STEREOGUM: People who can live their life that way, and can take the subway in New York looking however they want to look — that is really revolutionary to me.

HADREAS: I think people don’t understand how completely badass that is, and how tough it is. I mean, sure, some people do, but some don’t. I think it’s taken me a while to feel that way about myself, about who I am and how that’s going to be if I let myself really do it. I still have a lot of latent things, censoring voices, thinking certain things mean something about me when they really don’t. I’ve had to just personally break some of those down. We moved 40 minutes out of the city, from Seattle to Tacoma. I don’t really have a bearing yet on what’s okay or what’s pushing it there. And I wish I didn’t even think about it at all. One day I went out to run some errands and I just knew something was going to happen to me. At first I was going to change clothes — and sometimes I do kind of dress down — but I had decided to wear what I had on because it had made me feel good before I’d thought about everything else. So I thought, fuck it, I’m just going to wear it. And of course, somebody said something to me. It’s very frustrating.

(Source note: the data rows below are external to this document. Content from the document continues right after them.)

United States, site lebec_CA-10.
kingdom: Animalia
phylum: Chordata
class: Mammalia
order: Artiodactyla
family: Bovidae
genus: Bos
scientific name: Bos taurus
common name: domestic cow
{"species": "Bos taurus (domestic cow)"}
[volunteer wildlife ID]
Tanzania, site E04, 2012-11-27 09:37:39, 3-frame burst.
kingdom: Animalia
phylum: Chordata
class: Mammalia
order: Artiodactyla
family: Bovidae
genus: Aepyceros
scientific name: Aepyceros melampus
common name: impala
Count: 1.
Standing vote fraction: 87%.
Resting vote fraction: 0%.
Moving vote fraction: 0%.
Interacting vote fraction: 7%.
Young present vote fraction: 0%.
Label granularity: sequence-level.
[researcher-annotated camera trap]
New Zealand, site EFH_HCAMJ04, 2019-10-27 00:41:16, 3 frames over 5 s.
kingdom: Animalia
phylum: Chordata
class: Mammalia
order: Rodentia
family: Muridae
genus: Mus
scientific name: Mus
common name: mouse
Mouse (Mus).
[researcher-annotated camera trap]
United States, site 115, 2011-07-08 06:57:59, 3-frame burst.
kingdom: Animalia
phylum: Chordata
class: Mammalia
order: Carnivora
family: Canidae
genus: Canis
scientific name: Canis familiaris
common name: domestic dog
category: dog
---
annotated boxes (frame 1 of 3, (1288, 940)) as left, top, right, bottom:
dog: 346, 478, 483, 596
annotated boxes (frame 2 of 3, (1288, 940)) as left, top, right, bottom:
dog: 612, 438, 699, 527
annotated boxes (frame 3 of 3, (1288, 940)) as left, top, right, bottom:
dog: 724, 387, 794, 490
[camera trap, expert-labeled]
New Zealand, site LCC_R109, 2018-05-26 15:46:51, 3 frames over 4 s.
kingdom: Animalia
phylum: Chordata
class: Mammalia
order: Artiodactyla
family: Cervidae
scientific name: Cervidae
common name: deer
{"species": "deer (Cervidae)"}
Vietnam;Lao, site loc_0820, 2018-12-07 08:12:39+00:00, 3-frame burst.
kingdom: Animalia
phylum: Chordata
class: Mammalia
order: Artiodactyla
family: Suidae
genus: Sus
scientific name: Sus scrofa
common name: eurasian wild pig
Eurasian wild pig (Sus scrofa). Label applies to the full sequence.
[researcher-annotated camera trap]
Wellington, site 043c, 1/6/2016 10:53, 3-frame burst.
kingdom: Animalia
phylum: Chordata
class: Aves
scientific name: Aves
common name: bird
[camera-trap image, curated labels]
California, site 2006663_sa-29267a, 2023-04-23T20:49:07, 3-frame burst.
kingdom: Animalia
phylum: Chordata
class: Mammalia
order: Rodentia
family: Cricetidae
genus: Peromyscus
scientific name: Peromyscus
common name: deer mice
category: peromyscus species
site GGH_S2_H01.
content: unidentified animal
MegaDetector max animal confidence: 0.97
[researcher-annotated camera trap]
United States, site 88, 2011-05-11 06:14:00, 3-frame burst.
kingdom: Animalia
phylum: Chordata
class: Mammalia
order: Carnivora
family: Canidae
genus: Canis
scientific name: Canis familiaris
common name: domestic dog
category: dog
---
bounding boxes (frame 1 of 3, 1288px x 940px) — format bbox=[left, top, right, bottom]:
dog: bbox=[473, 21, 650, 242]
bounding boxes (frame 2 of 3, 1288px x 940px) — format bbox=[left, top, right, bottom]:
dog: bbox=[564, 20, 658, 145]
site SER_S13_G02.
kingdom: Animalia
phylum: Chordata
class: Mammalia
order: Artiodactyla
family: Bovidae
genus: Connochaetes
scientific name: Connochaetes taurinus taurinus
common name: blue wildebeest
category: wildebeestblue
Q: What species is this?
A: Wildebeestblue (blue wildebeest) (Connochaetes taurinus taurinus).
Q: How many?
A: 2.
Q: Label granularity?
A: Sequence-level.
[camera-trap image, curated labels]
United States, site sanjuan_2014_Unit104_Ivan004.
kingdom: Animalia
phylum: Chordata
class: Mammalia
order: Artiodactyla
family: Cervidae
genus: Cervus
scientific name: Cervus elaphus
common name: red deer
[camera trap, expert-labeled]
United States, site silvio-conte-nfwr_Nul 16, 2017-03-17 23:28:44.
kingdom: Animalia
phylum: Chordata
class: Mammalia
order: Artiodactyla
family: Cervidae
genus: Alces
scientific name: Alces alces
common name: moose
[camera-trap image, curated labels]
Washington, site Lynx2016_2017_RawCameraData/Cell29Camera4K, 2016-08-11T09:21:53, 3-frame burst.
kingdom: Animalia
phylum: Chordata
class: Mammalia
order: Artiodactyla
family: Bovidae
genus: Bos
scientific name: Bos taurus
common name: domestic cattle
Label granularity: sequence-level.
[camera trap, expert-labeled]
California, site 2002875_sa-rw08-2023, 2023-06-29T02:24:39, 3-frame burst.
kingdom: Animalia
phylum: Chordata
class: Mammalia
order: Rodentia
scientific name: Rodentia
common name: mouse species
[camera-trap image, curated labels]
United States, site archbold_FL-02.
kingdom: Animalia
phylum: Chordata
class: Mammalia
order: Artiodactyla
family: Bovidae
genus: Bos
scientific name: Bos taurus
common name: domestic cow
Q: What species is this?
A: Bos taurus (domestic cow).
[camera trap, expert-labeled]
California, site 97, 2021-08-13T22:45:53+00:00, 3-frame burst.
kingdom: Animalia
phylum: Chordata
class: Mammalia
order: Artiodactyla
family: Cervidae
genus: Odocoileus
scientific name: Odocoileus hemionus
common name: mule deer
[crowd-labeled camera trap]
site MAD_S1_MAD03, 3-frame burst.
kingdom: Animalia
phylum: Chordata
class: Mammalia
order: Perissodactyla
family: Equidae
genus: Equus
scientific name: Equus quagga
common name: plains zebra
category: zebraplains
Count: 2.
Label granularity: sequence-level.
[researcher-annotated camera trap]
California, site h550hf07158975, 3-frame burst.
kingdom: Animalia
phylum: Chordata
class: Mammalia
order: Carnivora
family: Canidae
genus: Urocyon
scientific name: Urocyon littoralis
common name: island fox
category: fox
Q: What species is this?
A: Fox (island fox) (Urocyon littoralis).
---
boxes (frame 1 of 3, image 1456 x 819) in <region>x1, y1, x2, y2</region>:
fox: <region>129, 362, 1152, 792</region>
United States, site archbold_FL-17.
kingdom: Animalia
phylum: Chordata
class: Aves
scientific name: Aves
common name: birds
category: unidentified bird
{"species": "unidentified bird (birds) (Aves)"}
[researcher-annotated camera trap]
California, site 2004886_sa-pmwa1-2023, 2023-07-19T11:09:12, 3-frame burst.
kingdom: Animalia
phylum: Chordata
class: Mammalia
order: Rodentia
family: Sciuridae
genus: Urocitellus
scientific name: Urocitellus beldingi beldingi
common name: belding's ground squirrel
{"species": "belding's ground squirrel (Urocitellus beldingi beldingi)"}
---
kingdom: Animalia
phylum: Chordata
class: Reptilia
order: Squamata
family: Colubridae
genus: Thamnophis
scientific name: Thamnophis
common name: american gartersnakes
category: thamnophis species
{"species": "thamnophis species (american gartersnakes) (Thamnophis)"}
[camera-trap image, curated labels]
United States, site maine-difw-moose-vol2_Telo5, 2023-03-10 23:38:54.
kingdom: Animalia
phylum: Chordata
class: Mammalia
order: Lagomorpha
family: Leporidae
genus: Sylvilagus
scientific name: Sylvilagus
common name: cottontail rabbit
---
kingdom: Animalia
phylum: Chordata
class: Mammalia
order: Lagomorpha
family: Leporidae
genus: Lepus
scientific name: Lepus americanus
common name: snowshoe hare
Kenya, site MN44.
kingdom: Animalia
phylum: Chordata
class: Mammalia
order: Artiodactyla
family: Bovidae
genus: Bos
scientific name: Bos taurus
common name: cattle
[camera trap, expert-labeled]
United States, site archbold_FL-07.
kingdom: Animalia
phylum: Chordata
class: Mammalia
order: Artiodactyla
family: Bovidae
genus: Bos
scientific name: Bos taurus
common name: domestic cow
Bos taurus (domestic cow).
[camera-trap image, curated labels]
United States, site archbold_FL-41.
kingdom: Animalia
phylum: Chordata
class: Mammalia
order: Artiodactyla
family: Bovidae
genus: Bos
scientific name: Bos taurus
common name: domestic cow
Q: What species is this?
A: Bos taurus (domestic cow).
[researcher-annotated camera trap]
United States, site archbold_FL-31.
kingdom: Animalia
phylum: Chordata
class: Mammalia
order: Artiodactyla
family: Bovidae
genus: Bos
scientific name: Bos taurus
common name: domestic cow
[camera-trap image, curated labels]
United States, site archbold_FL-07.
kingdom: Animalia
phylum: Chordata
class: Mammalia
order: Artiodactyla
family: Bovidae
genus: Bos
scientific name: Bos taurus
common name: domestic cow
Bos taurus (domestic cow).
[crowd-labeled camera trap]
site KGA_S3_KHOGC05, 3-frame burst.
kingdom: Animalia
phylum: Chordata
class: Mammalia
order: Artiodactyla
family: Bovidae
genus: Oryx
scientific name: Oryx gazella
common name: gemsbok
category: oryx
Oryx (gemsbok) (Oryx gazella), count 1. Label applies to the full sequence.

STEREOGUM: I get annoyed with myself that I still feel self-conscious. When I go back to Oklahoma I revert back my 14-year-old mentality, which sucks. You find yourself in a grocery store and suddenly wonder if the cashier is looking at you funny and mentally calling you a faggot.

HADREAS: I think it’s impossible not to, and that’s what’s so inspiring when you see people letting that go, especially when they’re gay and you know they have same amount of weird self-awareness from when they were little as you probably did, from recognizing they were different really early on. It can make you crazy, that awareness. It makes you very aware of how you’re sitting, how you’re carrying yourself, really early. For me, I become more and more obsessed with it, to the point where it was almost like an Inception-level of awkward, constantly thinking of how I come across. To see people who have probably dealt with that saying, “Fuck it” … it’s good. That’s what I want for myself. And I do it way more now than I used to.

STEREOGUM: Well this record is a big step toward that. Your live performances are very powerful already, but thinking about playing this new material live, does it feel different? Do you feel more at ease now than you used to? More powerful?

HADREAS: Yeah, even though I’m clearly an anxious person, I’m sick of it. I’m sick of constantly seeking out reassurance and acceptance whether it’s given to me or not. I’m sick of looking for it everywhere. I just want to take it and give it to myself. And I think a lot of this album is me trying to do that, trying to figure out my place that I can make for myself.

STEREOGUM: If only we could all do that for ourselves.

HADREAS: I guess it’s weird to talk about it though because I’m not fully matched up with it yet. I want to be that powerful figure. I feel like in performances and in interviews I need to be right there, with a puffed-out chest talking confidently about everything I’m doing now … but that’s really not how I am, so it’s still sort of strange. Even playing these new songs on stage is still a little weird. I didn’t go out thinking I was going to do this, thinking I was going to have all these moves. I didn’t make this record thinking that I can’t wait to go out and do these moves on stage. My boyfriend was like, “You should perform in front of a camera and then watch it back.” And it’s kind of a good idea but I just can’t bring myself to do it, so I’m just doing instinctual things, doing what I used to do, over-emoting. Now I’m just doing it standing up, just me. I probably look not as crazy as I think I do, but I definitely feel kinda insane and not like I’m doing very flattering moves. I’m not a dancer. I mean, my stage moves … they’re not moves really, like with the beat. I’m just kinda winging it out there. I just did a music video in London and I did a dance where I kinda drop it and pick it up really suggestively. I thought I did a good job of that. We’ll see though. Like I said, I’m still kinda figuring all of this stuff out.


Perfume Genius’ Too Bright is out 9/23 via Matador.